La procession mystique s’ébranle à nouveau, s'en retournant vers l'est, par là où elle est arrivée. Puis elle s'arrête auprès de l'arbre de la vie spirituelle, dont les frondaisons vont s'élargissant dans le ciel, et qui, parce qu’il avait été rendu stérile par la désobéissance d'Adam, est régénéré par le griffon qui y fixe, branches contre branches, la croix qui est Ie timon du char de l’Église. Aussitôt, l’arbre refleurit, prenant la couleur de l'améthyste ou couleur de la charité. Dante, s'endormant, fait un songe. À son réveil, il voit le griffon remonter au ciel, tandis que Béatrice demeure pour garder le char de l'Église qui se transforme en monstre et sur lequel apparaît une courtisane qui s'unit à un géant. Mais la providence divine veille et bientôt l'ordre est rétabli ; la cupidité qui a brisé « le vase sacré » de l’Église chrétienne est punie en la personne du coupable.
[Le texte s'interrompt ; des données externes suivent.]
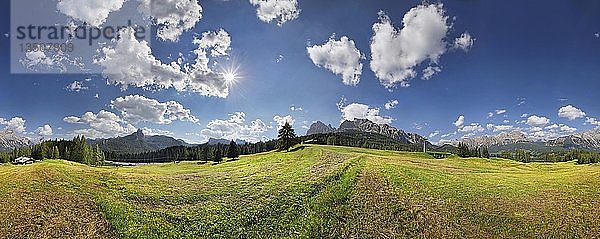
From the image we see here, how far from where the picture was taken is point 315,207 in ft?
92.3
Dante Gabrielle Rossetti Beata Beatrix (1864), The Salutation of Beatrice (1869)

Dante Gabrielle Rossetti Beata Beatrix (1864), The Salutation of Beatrice (1869)

Chant XXXIII

 

Béatrice, qui éprouve une sympathie amoureuse à l’égard de Dante, lui fait des avertissements, lui explique les symboles des vicissitudes du char et de l’arbre (la courtisane est la curie romaine, le géant est Philippe le Bel), lui fait la mystérieuse prophétie d’« un Cinq Cent Dix et Cinq», un messager de Dieu grâce auquel l'esprit de charité triomphera dans l'Église et la justice dans la cité terrestre. En compagnie de Stace, Dante boit alors l'eau de l'Eunoé, le fleuve de mémoire, et, ressuscité en esprit, il se retrouve « purifié et prêt à monter aux étoiles ».